## ASSIGNED TASK 1
According to the text on local-space painting nodes, along which axis does the "XZ masked alpha" prevent artifacts from accumulating?
## ASSIGNED TASK 2
Summarize the text on local-space painting nodes in two sentences.
## ASSIGNED TASK 3
From the text on local-space painting nodes, copy the part that opens with the words containing "XZ Masked Alpha –" and closes with "your planar mesh.".

This node facilitates painting along the local XZ plane, making it ideal for walls and wall-like meshes (or effects). Some walls may be modeled along YZ (in which case you should use the Don Local Space YZ listed below).

Along with the regular RGBA information this node contains a special “XZ masked alpha” which is used to prevent artifacts from accumulating along the omitted axis (Y in this case). The XZ alpha mask is essential for things like painting graffiti on walls because it ensures that your graffiti paint does not accumulate along thickness of your wall.

R – The red channel of this paint texture

G – The green channel of this paint texture

B – The blue channel of this paint texture

A – The alpha channel of this paint texture. This tells you which parts of the mesh have been painted and which parts haven’t. Gotcha: Because the default paint brush is an Alpha Composite brush, your alpha is inverted! This means the white parts have not been painted while the black parts have. Remember this while blending your effects.

XZ Masked Alpha – Similar to the alpha channel, but additionally masks out any pixels that are orthogonal to our plane of interest. This is very important for preventing artifacts from building up along the thickness of your planar mesh.

RGBA – A float4 containing all the channels as a single output

 


Don Local Space YZ

This node facilitates painting along the local YZ plane, making it ideal for certain types of walls and wall-like meshes (or effects). Some walls may be modeled along XZ (in which case you should use the Don Local Space XZ node listed above).

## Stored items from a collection
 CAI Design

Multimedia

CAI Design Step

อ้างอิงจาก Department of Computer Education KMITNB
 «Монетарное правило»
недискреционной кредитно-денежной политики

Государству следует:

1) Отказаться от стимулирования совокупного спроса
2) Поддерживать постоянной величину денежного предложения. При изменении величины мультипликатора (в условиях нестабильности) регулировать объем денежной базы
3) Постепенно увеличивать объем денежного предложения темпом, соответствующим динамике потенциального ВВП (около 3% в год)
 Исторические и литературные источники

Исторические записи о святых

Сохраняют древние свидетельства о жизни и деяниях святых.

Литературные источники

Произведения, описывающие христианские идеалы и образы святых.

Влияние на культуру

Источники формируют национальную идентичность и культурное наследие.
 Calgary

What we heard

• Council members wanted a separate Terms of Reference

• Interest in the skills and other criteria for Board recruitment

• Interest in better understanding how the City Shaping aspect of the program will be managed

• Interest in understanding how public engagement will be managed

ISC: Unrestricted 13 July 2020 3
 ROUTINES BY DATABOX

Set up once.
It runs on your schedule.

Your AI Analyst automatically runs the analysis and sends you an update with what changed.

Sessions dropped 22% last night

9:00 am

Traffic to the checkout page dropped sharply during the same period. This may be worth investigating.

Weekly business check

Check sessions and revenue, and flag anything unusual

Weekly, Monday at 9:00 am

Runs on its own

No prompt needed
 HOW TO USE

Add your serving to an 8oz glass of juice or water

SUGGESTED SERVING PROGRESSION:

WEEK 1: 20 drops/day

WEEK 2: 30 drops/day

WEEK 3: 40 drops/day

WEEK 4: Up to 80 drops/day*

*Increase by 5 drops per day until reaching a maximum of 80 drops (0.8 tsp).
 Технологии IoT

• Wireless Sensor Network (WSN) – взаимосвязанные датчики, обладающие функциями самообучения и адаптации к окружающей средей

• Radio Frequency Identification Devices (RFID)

## RESPONSE AREA 1
The Y axis.

## RESPONSE AREA 2
The node enables painting along the local XZ plane, which suits walls and wall-like meshes, while walls modeled along YZ call for the Don Local Space YZ node. Besides the red, green, blue, alpha and combined RGBA outputs, it offers an "XZ masked alpha" that masks out pixels orthogonal to the plane so that paint does not build up along the wall's thickness.

## RESPONSE AREA 3
XZ Masked Alpha – Similar to the alpha channel, but additionally masks out any pixels that are orthogonal to our plane of interest. This is very important for preventing artifacts from building up along the thickness of your planar mesh.